Critical Application Monitoring Demo

Introduction

Critical applications often follow a pattern where the workloads are split into multiple periodic tasks chained together to produce a feature pipeline. Detection of application execution faults in such safety-critical systems is one of the pillars of a system’s reliability strategy. The Critical Application Monitoring (CAM) project implements a solution for monitoring such critical applications using a monitoring service that runs on a higher safety level system. The main goal of CAM is to ensure that a certain piece of code running in critical applications executes periodically at a specific frequency. When the execution time is violated, critical applications are deemed as malfunctioning. The classes of issues that CAM can detect can be broadly classified into:

  • Temporal issues: Events arriving outside the expected frequency.

  • Logical issues: Events arriving out of order.

The CAM project is integrated into the Kronos Reference Software Stack to demonstrate the feasibility of monitoring Primary Compute applications from the Safety Island. Refer to Critical Application Monitoring Documentation for more information on CAM project and its implementation details.

Critical Application Monitoring on Kronos

The Critical Application Monitoring demo can be run on both Baremetal and Virtualization Architectures.

The following diagram shows the architecture of the demo in the Baremetal Architecture:


Critical Application Monitoring Demo High-Level Diagram

CAM consists of the following major components:

  • Stream configuration file: Configuration file containing the number of stream events and their timing characteristics according to the requirements of the critical application.

  • Stream deployment data: Binary representation of the stream configuration that needs to be deployed to the Safety Island.

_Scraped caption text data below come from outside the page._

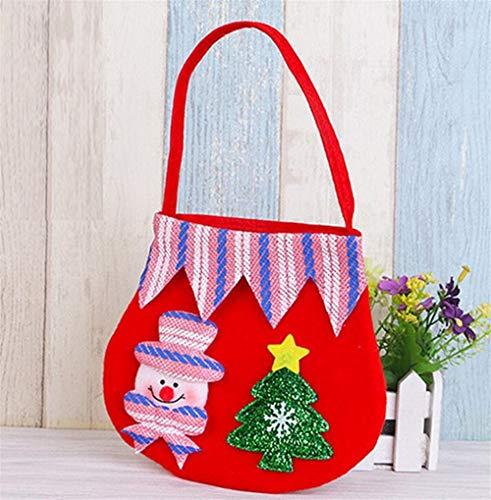 Upstudio Party Taschen Farbe Candy Bag kleines Geschenk Geschenk Tasche Weihnachten liefert (Schneemann)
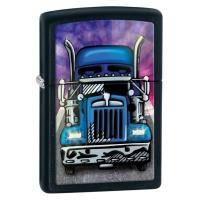 Зажигалка Zippo - Truck Head On (28312)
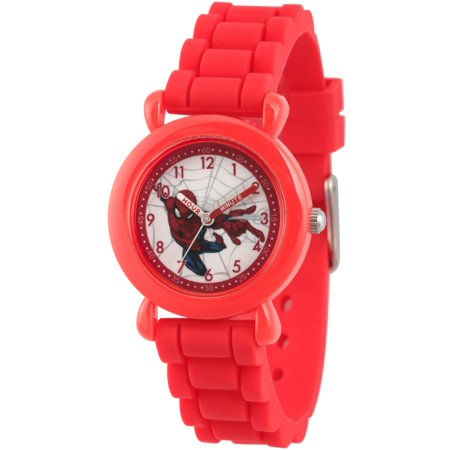 Man Plastic Sports Style Watch (Spider-Man Boys' Red Plastic Time Teacher Watch, Red Silicone Strap )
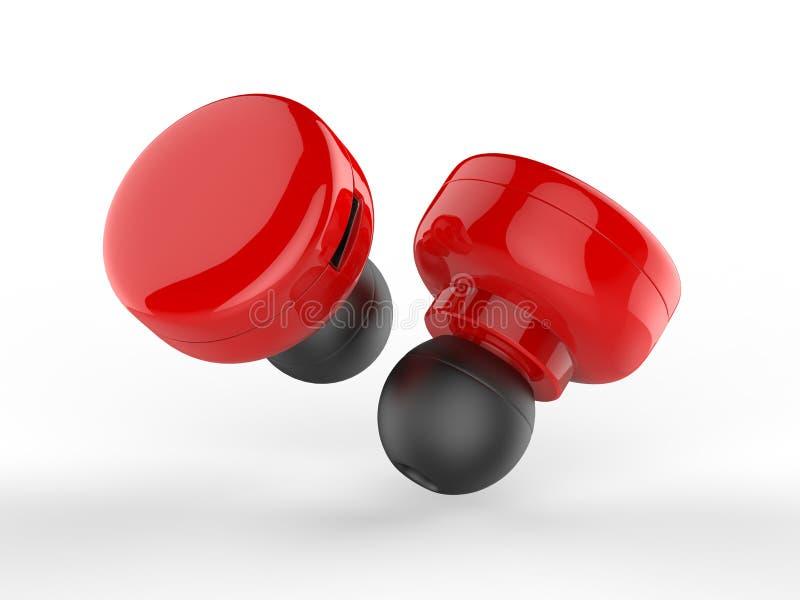 Pusta Bezprzewodowa Bluetooth słuchawka, Earbud lub hełmofon, 3d odpłacamy się ilustrację royalty ilustracja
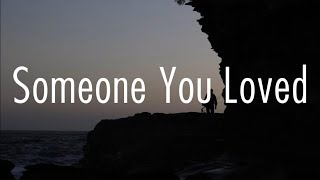 Cover images Lewis Capaldi - Someone You Loved (Lyrics)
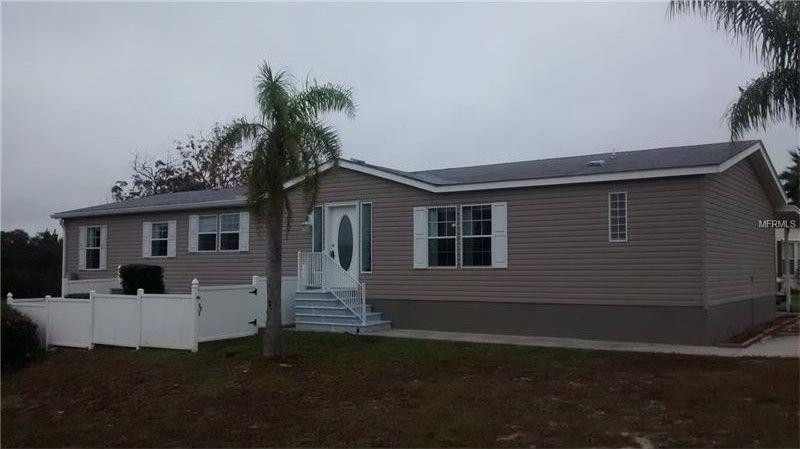 16633 SE 96th Ave Summerfield, FL 34491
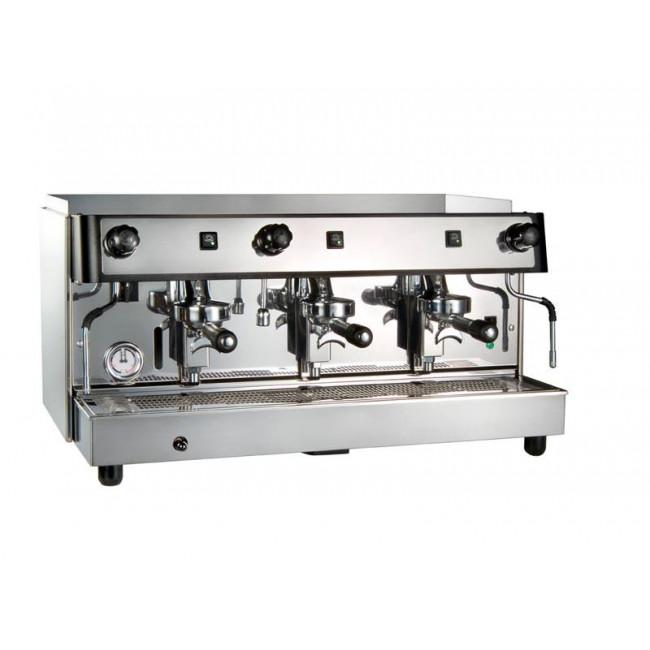 Aparat SAB Standard-Moderna Pulsante Semi-automat 3 Grupuri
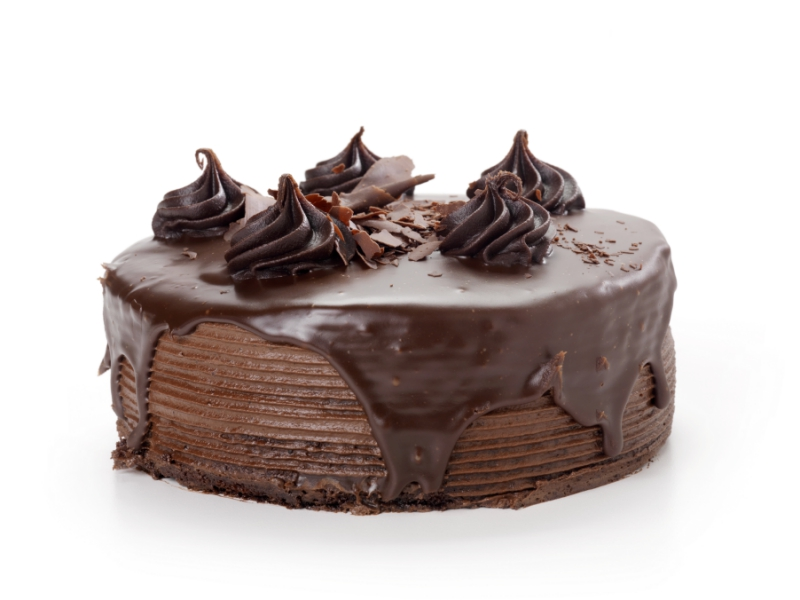 Did-you-know-today-is-Chocolate-Cake-Day-2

  • cam-tool: A python-based tool used to generate and deploy stream deployment data by analyzing stream configuration file.

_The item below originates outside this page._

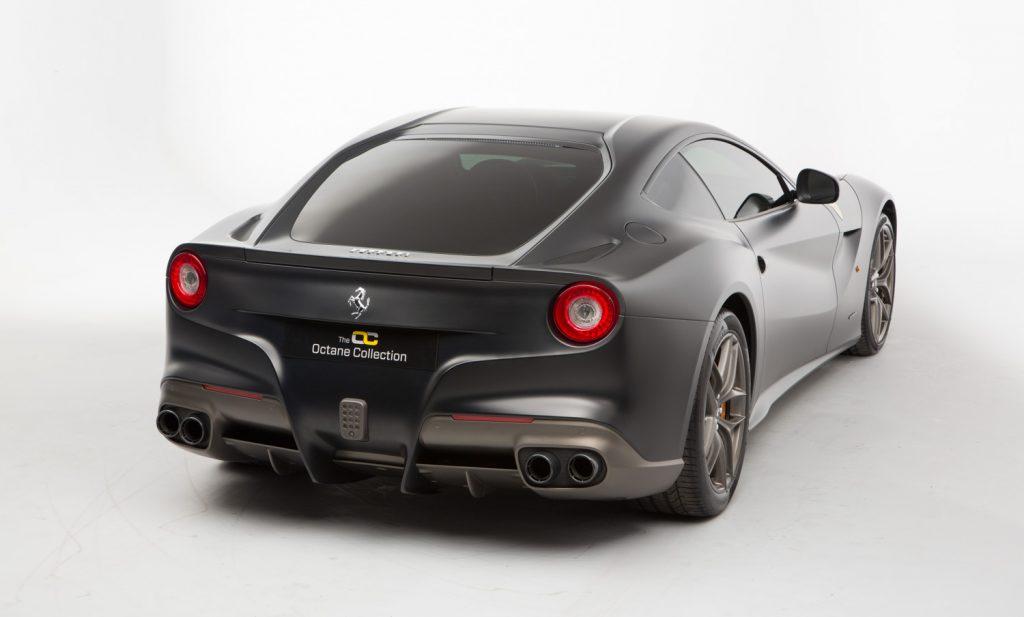 Ferrari F12 Berlinetta For Sale - Exterior 8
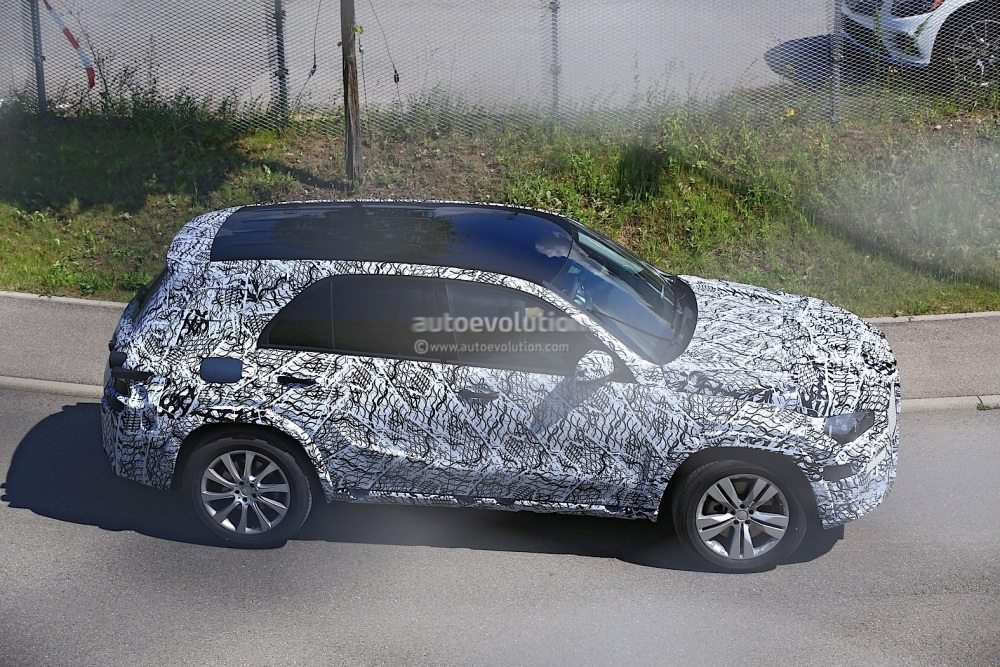 mercedes-benz-gle-spy-photos 6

  • cam-service: CAM monitoring agent that monitors event streams sent by critical applications and runs from higher safety cores in the Safety Island. cam-service uses the stream deployment data to validate event streams produced by critical applications.

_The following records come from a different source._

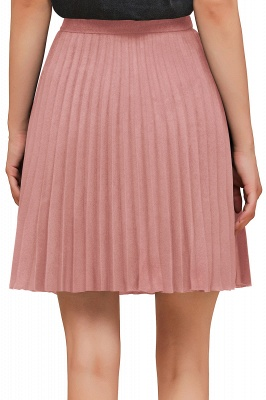A-line Knitted Knee Length Pleated Skirt_132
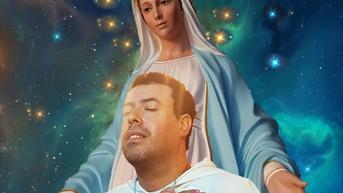 26.01.2020 | Vídeo - Mensagem de Nossa Senhora Rainha e Mensageira da Paz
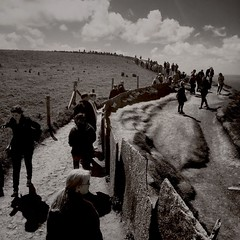 Cliffs of Moher, County Clare (DaseinDesign) Tags: cliffsofmoher countyclare ireland touristhell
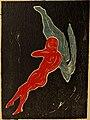Edvard Munch (1905) (14595955049).jpg
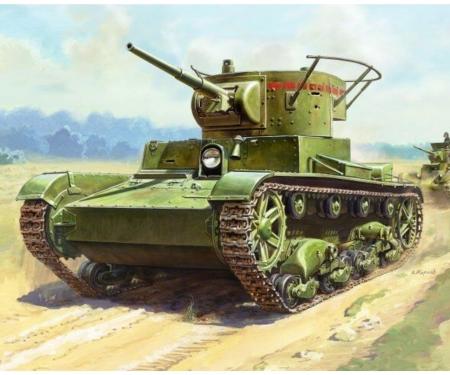 1:100 T-26 mod.1933 Sov. light tank WWII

  • libcam: CAM library that offers a simple, thread-safe API that can be used by critical applications to integrate the CAM project. The API enables the applications to register with cam-service and generate event streams to be sent to cam-service.

  • cam-app-example: An example application that uses libcam API to integrate CAM framework. It also supports error injection into the stream events to trigger a fault detection by cam-service.

The Primary Compute components are deployed on the baremetal Linux root filesystem in the Baremetal Architecture build and on the DomU1 and DomU2 Linux root filesystem in the Virtualization Architecture.

In the Kronos Reference Software Stack, cam-service is deployed on the Safety Island Cluster 1 in order to provide applications on the Primary Compute with a high safety level of monitoring services.

The following are platform requirements to support the cam-service deployment on the Safety Island:

  • Communication between the Safety Island and the Primary Compute for event streams.

  • Synchronized clocks on the Safety Island and the Primary Compute for temporal check.

  • Storage and a file system on the Safety Island for stream data deployment.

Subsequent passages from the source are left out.